··· ページ抜粋

ヨハネス・クヌッセン、日本、デンマーク

令和2年5月20日


(写真:和歌山県日高郡美浜町ヨハネス・クヌッセン遺徳顕彰会製作の冊子)
    「優しさをありがとう」。昨年9月,デンマークに赴任する直前に,和歌山県美浜町と日高町を訪れました。その際,町役場で頂いた「海の勇者クヌッセン機関長」のパンフレットの表題です。  
    昭和32年2月10日,風速20メートルを超える強風の日ノ御埼灯台の沖合で,炎上する日本漁船の船員を助けるべく,極寒の海に飛び込み殉難されたヨハネス・クヌッセン機関長(当時39歳)。その勇気ある行為は語り継がれ,多くの人々の胸に刻まれてきました。



(子供たちに紙芝居で語り継がれるクヌッセン機関長の遺徳:同冊子から抜粋)
 
 

(日高町クヌッセン機関長救命艇保管庫前の顕彰文 写真:2019年9月宮川学撮影)
    翻って令和2年春。デンマークでは,新型コロナウィルス感染症対策の国境封鎖,在宅勤務等の封鎖措置の実施から,2ヶ月余りが経ち,段階的な封鎖解除が慎重に進められ,日本では,多くの県で緊急事態宣言が解除され、更なる段階的な解除が検討されています(5月20日時点)。
    日本,デンマーク,世界各国で,医療関係者の方々が,大変な状況の中で,我々の命を守って下さっています。本当にありがとうございます。ある日本人の知り合いの夫は医師,息子も医師。毎朝,夫や息子を送り出す時に,無事に帰ってくることを祈るしかないと伺いました。
    デンマーク人と日本人が共有するメンタリティーは色々あると思います。着任からまだ7ヶ月の初心者の直感で申し上げれば,その1つが,「利他の精神」ではないかと感じます。

······

課題:
- 1) ページ抜粋について、次の問いに答えてください。
(a) 筆者がデンマークに赴任する直前に訪れたのは、どこの町ですか。
(b) クヌッセン機関長が殉難したのは、昭和何年何月何日ですか。
(c) 筆者は、デンマーク人と日本人が共有するメンタリティーの1つとして何を挙げていますか。
- 2) クヌッセン機関長をめぐるページ抜粋を、最後の文の後から書き継いでください。
データ抜粋のエントリは、ページ抜粋の内容とは関係がありません。

··· データ抜粋

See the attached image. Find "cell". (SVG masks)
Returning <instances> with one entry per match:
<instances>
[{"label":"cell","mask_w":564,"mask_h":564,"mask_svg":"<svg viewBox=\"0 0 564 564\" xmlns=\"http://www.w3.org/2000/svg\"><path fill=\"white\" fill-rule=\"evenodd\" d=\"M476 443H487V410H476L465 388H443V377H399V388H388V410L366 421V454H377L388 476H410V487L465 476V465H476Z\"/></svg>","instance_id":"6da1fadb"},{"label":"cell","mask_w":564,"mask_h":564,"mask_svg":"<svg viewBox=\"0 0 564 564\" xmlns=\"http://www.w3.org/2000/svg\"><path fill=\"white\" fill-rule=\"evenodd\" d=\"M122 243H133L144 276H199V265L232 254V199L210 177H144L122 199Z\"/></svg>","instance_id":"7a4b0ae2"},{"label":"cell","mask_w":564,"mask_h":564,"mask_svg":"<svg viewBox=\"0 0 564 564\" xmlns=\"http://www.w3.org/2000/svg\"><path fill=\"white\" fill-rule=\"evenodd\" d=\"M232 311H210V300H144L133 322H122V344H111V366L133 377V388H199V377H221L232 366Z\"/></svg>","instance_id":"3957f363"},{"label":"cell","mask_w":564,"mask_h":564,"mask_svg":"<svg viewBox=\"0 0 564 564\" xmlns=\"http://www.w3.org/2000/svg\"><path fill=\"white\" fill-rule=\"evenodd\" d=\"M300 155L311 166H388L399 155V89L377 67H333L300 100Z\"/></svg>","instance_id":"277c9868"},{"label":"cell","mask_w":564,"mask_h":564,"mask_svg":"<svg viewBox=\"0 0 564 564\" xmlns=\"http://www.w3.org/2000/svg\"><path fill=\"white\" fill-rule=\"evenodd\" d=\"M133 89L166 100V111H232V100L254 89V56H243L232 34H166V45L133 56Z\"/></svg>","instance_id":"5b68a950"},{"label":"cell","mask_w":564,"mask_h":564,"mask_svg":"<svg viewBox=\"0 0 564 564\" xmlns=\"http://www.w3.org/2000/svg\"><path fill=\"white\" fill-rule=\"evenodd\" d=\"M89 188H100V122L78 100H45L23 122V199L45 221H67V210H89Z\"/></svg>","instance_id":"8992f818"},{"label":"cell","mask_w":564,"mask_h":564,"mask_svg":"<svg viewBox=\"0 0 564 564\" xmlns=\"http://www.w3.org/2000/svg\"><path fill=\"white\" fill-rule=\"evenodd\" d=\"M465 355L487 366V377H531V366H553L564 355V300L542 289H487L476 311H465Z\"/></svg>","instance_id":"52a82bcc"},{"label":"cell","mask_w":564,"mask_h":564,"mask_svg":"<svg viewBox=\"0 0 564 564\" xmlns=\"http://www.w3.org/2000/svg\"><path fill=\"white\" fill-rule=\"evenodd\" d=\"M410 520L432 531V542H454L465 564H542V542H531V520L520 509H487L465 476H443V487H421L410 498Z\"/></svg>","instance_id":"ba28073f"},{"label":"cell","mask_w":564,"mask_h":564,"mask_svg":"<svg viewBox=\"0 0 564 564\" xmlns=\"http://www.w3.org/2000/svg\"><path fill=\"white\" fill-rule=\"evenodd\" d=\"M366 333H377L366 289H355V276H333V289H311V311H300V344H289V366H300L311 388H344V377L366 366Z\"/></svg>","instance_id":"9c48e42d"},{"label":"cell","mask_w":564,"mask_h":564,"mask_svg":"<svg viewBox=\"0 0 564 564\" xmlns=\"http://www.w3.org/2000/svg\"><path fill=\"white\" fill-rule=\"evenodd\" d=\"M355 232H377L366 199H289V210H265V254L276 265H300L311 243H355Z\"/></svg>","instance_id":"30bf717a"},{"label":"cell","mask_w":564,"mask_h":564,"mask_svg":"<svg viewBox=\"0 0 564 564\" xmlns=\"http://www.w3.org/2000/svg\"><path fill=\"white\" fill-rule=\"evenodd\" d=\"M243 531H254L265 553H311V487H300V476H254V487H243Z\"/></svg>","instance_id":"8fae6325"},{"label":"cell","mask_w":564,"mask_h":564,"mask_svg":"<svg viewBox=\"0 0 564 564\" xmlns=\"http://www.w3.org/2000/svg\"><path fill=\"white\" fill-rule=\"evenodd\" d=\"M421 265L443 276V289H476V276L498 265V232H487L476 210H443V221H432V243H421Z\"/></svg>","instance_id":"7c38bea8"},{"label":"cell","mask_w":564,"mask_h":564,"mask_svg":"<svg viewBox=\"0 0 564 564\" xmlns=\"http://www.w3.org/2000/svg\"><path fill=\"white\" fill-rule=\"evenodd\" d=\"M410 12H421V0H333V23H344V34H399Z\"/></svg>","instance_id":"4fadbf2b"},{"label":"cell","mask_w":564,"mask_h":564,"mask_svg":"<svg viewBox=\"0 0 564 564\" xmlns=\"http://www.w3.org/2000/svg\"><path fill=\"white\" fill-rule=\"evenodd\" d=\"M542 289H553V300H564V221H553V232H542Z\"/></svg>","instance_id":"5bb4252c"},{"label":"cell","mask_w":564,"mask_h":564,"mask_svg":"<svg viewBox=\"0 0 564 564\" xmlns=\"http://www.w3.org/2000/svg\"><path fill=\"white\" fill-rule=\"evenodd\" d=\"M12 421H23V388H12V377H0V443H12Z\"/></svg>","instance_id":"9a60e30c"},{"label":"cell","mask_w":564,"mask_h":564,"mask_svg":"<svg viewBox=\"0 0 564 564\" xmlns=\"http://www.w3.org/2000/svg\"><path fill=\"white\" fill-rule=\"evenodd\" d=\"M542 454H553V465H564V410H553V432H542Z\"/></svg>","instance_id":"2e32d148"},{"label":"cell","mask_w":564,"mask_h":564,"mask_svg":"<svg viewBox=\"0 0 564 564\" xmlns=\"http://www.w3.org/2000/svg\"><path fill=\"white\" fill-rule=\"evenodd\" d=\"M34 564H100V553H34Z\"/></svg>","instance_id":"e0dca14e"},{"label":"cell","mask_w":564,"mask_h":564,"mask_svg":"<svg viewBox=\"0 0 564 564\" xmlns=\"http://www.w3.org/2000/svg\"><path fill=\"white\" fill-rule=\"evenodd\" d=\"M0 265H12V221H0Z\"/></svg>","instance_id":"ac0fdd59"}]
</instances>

······

課題の解答:
- 1)
(a) 和歌山県の美浜町と日高町です。
(b) 昭和32年2月10日です。
(c) 「利他の精神」です。

- 2)
  



 (フレデリクスハウン市と「北ユトランド沿岸博物館」からの書簡)
    本年2月,クヌッセン機関長の63回忌にあたる命日の機会に,デンマーク北部のクヌッセン機関長の故郷フレデリクスハウン市のビアギット・ハンセン市長及びヘンリック・ニールセン北ユトランド沿岸博物館長と書簡で気持ちを伝え合いました。延期となった東京オリンピック,パラリンピックには,フレデリクスハウン市の代表の方々が参加予定であったこと,「北ユトランド沿岸博物館」の「バングスボー博物館」には,今もクヌッセン機関長の胸像や関連資料が常設展示されていることなどを教えて頂きました。

(クヌッセン機関長の常設展:写真「北ユトランド沿岸博物館」撮影)
    再度,去年の和歌山。暖かな秋空の下,静かな海を遠くに眺望し,供養塔の前で黙祷したことを思い出します。「あの嵐の夜,クヌッセン機関長の胸に去来した思いはどんなものであったろうか」と問いかけつつ。


(クヌッセン機関長救命艇保管庫前の田杭港からの海 写真:2019年9月宮川学撮影)
    当時のエレンマースク号の乗組員は「救助をもっとも近いところで見ていたクヌッセンさんは,何もためらうことなく「助けなければ」と,とっさの行動に出たのだと思う。我々はただ,祈るばかりだったが…」と語ったそうです。
 


(胴体に大きな裂け目のあるマースク号の救命艇写真:2019年9月宮川学撮影)
    日本もデンマークも,もうしばらくの辛抱です。夏から秋にかけて,デンマーク国内の移動も気兼ねなく可能になると期待しています。その時には,フレデリクスハウンの地を踏んで,クヌッセン機関長の墓前に報告したいと思います。「日本もデンマークも連帯と忍耐の精神で頑張りました。感染症を克服しました。天国から見守って頂きありがとうございました」と。